If there are so many Strategists, then why has this lament among heads of planning become an epidemic: “I can’t find good planners.”
To be fair, not all 6,000 Strategists are necessarily Planners; many may use the term in a different context. While some are Brand Strategists or Creative Strategists, there are also Communications Strategists, Marketing Strategists, and Marketing & Communications Strategist, as well as Tourism Strategists, Digital Strategists, Social Media Strategists, Content Strategists, Product Strategists, Connection Strategists, Online Community Strategists, Engagement Strategists, Loyalty Strategists, Web Strategists, Business Development Strategists, Chief Strategists. . . and just plain Strategists. There are also people who work in Strategic Services (I think that means Account Services), and there are junior, senior, and various other levels of almost every type of Strategist mentioned above. Some of these people, by the way, are also copywriters, writers, account directors, and any number of other things. Strategist seems to get added on to a lot of job titles.
Why does everyone want to be a Strategist? Because it sounds important. It sounds smart. It soothes our insecurities and suppresses our inferiority complexes. But just because Strategist is in your job title doesn’t mean you think strategically. It does not mean that you’re strategic. When everyone calls themselves a Strategist, and when many of them fail to deliver on the promise that’s inherent in the term, then the term gets diluted. It becomes meaningless.
And herein lies the problem. Rather than remaining distinct and separate, Account Planners have tossed themselves into a sea of tacticians who call themselves Strategists. And we expect clients and customers to somehow intuitively separate the wheat from the chafe.
Only fifty people in Canada self identify as “Account Planners” on LinkedIn, and 32 others have “Account Planning” in their title. Many, if not most, however, work at a media company, so I am led to conclude that most of these are not Account Planners in the traditional sense, but rather Media Planners or Directors.
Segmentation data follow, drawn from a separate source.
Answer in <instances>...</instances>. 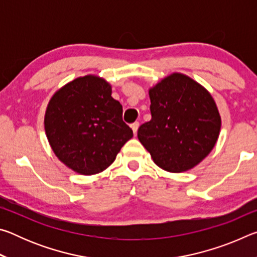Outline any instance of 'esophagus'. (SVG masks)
Masks as SVG:
<instances>
[{
	"label": "esophagus",
	"instance_id": "obj_1",
	"mask_svg": "<svg viewBox=\"0 0 257 257\" xmlns=\"http://www.w3.org/2000/svg\"><path fill=\"white\" fill-rule=\"evenodd\" d=\"M138 128H139V122H134V123H132V129H133V132H134L135 135L137 134Z\"/></svg>",
	"mask_w": 257,
	"mask_h": 257
}]
</instances>
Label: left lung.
I'll use <instances>...</instances> for the list:
<instances>
[{
	"label": "left lung",
	"mask_w": 257,
	"mask_h": 257,
	"mask_svg": "<svg viewBox=\"0 0 257 257\" xmlns=\"http://www.w3.org/2000/svg\"><path fill=\"white\" fill-rule=\"evenodd\" d=\"M150 98L152 119L139 127V142L165 171L194 168L219 137L221 118L211 94L191 78L172 73L150 89Z\"/></svg>",
	"instance_id": "8db88e82"
}]
</instances>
Why did we stop calling ourselves Account Planners? The debate around what our craft should be named began even before “Account Planner” was suggested by Tony Stead, agreed upon and approved by Stephen King and the team at JWT, and subsequently “borrowed” by Stanley Pollitt at BMP. While “Account Planner” sort of made sense and could certainly be rationalized as the right name for the craft 50 years ago, it has become arguably less relevant and more confusing as time has passed. It seems like a misnomer. I can’t think of many other descriptive job titles (e.g., a Physician Assistant, assists physicians, a Financial Advisor advises about finances, a Software Developer develops software) that don’t really describe the work except for Account Planning (i.e., what does “plan accounts” mean?). We’re in a unique situation.
I think that the short version of why we’ve stopped calling ourselves Account Planners is that we’ve become lazy. It’s easier to call ourselves something else. What we do is difficult to describe at the best of times. Putting a confusing title on it makes that task of describing or explaining even more difficult. Have you ever told your mom or dad or someone you just met at a party or anyone else not in Advertising that you are an Account Planner? How did that go for you? I assume not well. Starting with something like Brand Planner, Creative Planner, Brand Strategist, or Creative Strategist might at least make that process a tiny bit easier. And those terms sound so much more impressive and smart, which makes us feel important and good about ourselves. We’ve allowed our egos get the better of us.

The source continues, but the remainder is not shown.